In the national level, Taiwan's human subject research is subject to several medical related laws, regulations and practice guidelines. Defined by the Medical Care Act 1986, article 7: "human experiment means any experimental study involving humans for testing new medical techniques, new drugs, and new medical devices." Three major characteristics can be observed. First, only teaching hospitals can conduct biomedical research involving human subjects. By far, there are 129 teaching hospitals in Taiwan. Second, before undertaking such clinical trials, teaching hospitals must propose "research protocols" to the Review Board of Department of Health (DOH) for the approval of clinical trials.
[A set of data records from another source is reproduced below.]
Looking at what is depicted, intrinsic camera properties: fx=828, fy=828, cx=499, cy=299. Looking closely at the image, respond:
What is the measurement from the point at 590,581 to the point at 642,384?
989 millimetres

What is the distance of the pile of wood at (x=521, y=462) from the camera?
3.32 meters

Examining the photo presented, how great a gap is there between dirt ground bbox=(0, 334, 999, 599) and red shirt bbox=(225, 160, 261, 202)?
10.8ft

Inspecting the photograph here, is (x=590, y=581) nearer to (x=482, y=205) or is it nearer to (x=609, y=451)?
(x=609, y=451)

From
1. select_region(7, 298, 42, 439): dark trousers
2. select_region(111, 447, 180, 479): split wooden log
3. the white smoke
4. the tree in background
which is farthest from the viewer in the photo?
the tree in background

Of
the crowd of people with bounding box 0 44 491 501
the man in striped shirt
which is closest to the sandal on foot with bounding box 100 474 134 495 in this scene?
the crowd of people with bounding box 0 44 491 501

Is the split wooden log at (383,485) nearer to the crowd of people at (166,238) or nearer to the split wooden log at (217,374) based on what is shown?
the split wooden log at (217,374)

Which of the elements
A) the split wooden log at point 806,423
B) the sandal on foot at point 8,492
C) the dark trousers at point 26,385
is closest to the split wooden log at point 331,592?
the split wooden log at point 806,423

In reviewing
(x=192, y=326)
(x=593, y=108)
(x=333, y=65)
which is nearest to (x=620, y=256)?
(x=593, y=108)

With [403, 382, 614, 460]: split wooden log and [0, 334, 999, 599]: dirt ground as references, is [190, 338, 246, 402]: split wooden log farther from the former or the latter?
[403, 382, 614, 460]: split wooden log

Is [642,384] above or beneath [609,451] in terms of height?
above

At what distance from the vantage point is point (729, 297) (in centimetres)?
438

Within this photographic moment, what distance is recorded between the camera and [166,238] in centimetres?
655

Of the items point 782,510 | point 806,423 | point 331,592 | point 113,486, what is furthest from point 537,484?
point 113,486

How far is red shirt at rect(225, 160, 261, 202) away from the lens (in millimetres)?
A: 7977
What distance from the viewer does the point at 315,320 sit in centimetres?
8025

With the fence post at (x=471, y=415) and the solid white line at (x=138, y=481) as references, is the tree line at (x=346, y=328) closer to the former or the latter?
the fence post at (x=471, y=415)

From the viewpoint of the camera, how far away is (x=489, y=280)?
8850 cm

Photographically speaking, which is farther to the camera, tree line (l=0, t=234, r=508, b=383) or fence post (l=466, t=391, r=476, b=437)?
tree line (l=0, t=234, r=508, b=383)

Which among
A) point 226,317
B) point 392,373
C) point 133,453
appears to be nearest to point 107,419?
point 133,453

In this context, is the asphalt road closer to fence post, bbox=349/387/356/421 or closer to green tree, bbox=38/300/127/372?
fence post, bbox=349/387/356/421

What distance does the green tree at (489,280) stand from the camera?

Third, a consent form shall be obtained from the human subject, informed of the full consequences of this research by the investigators before the clinical trial is undertaken.
Apart from the Medical Care Act 1986, other medical laws, regulations and guidelines provide further detailed requirements or standards for using human subject research for special purposes. The Pharmaceutical Act (1993), for instance, requires investigational new drugs (IND) to receive clinical trials for testing their safety and therapeutic efficacy prior to the DOH approval. Other important rules include but are not limited to: Guideline for Good Clinical Practice, adopting principles for medical institutes and protecting trial subjects; Guideline for Clinical Trial on New Medical Techniques, setting new medical procedures for clinical trial; Guideline for Clinical Trial on Gene Therapy, establishing safety monitoring system on the research protocol of gene therapy proposed by the qualified hospitals.
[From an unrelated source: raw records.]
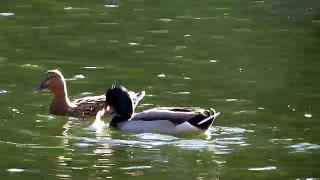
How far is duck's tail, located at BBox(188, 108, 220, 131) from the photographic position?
16109mm

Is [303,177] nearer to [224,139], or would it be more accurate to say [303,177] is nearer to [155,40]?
[224,139]

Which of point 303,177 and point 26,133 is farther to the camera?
point 26,133

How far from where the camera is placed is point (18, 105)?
17641 millimetres

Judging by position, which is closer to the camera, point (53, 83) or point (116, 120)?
point (116, 120)

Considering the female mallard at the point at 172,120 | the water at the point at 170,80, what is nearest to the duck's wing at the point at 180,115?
the female mallard at the point at 172,120

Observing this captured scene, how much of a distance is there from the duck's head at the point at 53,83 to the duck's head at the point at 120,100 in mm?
1390

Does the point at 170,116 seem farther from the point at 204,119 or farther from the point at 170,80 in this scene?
the point at 170,80

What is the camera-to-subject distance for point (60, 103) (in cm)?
1820

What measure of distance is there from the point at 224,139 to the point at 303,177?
6.93 ft

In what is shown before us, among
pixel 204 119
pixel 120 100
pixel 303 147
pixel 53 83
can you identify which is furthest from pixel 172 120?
pixel 53 83

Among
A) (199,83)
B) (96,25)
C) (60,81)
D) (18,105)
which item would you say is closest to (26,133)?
(18,105)

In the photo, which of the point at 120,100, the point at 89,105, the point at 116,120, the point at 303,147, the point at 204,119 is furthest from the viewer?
the point at 89,105

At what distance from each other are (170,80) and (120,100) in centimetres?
248

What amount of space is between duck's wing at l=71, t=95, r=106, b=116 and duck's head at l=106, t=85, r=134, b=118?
392 mm
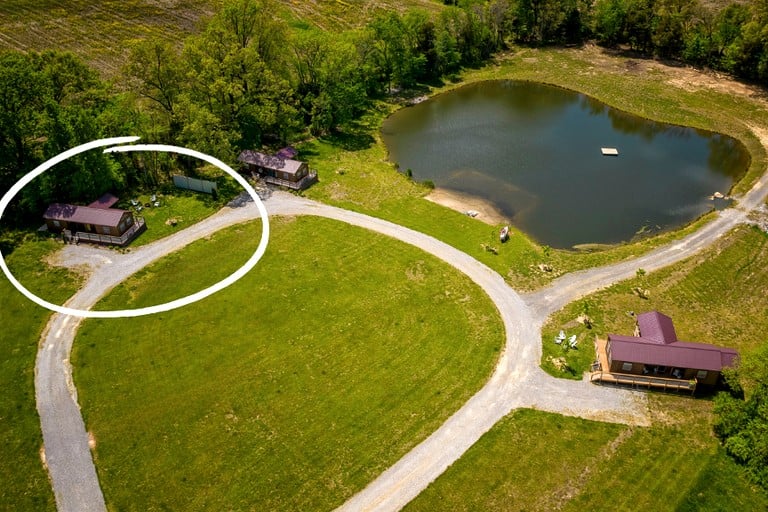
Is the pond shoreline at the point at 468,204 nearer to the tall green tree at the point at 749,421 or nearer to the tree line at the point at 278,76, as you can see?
the tree line at the point at 278,76

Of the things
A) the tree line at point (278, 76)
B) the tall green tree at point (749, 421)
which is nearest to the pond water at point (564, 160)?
the tree line at point (278, 76)

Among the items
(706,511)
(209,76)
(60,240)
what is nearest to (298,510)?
(706,511)

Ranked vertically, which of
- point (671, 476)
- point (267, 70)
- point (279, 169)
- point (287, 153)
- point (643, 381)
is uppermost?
point (267, 70)

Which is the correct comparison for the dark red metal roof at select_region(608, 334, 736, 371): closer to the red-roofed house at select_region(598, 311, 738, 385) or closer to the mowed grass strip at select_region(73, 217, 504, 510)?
the red-roofed house at select_region(598, 311, 738, 385)

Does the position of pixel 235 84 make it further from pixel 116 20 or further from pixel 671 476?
pixel 671 476

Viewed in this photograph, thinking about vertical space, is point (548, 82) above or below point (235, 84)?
below

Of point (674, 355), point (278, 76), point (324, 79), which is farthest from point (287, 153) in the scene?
point (674, 355)

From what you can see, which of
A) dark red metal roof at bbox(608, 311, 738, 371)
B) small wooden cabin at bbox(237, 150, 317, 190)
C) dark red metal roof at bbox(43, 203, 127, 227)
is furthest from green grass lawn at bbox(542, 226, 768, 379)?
dark red metal roof at bbox(43, 203, 127, 227)
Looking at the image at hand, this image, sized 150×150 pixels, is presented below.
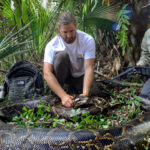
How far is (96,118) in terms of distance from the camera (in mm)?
2803

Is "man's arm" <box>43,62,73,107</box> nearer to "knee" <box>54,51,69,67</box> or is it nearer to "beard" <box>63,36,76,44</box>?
"knee" <box>54,51,69,67</box>

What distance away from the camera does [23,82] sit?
3.52 m

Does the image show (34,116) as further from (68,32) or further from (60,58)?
(68,32)

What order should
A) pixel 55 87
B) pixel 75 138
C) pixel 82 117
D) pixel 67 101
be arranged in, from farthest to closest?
pixel 55 87 → pixel 67 101 → pixel 82 117 → pixel 75 138

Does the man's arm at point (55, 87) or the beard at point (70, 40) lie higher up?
the beard at point (70, 40)

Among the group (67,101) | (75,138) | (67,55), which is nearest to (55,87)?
(67,101)

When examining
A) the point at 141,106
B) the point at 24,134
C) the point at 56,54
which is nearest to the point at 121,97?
the point at 141,106

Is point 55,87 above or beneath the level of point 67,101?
above

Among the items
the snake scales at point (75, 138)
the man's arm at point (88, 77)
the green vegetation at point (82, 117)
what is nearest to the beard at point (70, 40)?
the man's arm at point (88, 77)

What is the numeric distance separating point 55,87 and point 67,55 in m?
0.68

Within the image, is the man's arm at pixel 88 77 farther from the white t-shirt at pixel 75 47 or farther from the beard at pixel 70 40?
the beard at pixel 70 40

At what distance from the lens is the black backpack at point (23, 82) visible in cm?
346

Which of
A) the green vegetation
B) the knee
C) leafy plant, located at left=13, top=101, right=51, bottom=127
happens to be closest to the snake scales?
the green vegetation

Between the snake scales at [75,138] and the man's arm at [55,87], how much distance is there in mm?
864
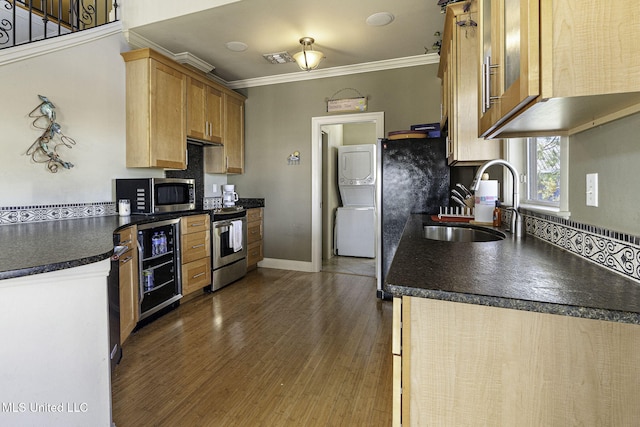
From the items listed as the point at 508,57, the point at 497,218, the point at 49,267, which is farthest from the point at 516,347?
the point at 497,218

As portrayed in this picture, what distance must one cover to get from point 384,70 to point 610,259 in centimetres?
364

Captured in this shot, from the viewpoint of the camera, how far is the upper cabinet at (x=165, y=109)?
3152mm

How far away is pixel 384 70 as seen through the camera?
407 centimetres

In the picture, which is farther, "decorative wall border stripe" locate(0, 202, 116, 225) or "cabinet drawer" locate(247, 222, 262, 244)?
"cabinet drawer" locate(247, 222, 262, 244)

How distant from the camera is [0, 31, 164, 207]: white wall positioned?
240cm

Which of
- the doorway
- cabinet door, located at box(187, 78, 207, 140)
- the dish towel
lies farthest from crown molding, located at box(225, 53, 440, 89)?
the dish towel

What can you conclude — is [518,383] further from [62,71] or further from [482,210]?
[62,71]

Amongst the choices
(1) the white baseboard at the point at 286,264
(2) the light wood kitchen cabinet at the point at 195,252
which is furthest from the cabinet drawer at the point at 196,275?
(1) the white baseboard at the point at 286,264

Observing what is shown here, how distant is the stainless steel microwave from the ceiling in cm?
146

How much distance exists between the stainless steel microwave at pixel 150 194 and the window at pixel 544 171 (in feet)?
9.89

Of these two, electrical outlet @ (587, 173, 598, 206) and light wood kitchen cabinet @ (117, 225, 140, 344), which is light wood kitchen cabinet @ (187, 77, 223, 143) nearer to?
light wood kitchen cabinet @ (117, 225, 140, 344)

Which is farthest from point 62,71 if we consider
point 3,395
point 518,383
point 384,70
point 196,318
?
point 518,383

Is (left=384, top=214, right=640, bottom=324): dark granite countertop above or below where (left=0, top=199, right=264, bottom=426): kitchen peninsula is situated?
above

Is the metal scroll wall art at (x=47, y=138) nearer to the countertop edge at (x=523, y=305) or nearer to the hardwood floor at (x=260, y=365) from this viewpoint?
the hardwood floor at (x=260, y=365)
Before a research protocol is proposed to the Review Board of the DOH, it must be oversight and approved by a hospital IRB as an institutional level of surveillance. The first Institutional Review Board (IRB) was established in 1986 according to the Medical Care Act 1986, article 73. Until 2001, 25 IRBs and ethics Committees are registered, working for improving medical system and overseeing research protocols. In 1997, medical society decided to set up an IRB on a joint level. As a result, the Joint IRB (JIRB) established, which has 18 members, who are representatives from 5 major medical centers and NHRI, and one third of them are laypersons. The JIRB is now the major IRB in Taiwan and nearly 40 hospitals have authorized JIRB and endorsed its review results.
All these rules aim to build up a process or mechanism to ensure the safety of the human subjects participating the researches. However, no remedy in regard to compensation when the participants are injured seems to be offered in these medical rules. The civil law perhaps is the only legal ground that the suffering subjects can rely on to bring claim for compensation against the research institutions.
As above mentioned, injury to the human subjects may occur as a result of researcher negligence when subjects have not been adequately informed of the risks involved or when due care has not been exercised in protecting them from risks. It may also be a result beyond the predictability on the basis of the present science and technology. In the former instances, injured persons may bring civil suits for damages against investigators. However, to explore the remedy for the latter cases would be a rather complicate and difficult task.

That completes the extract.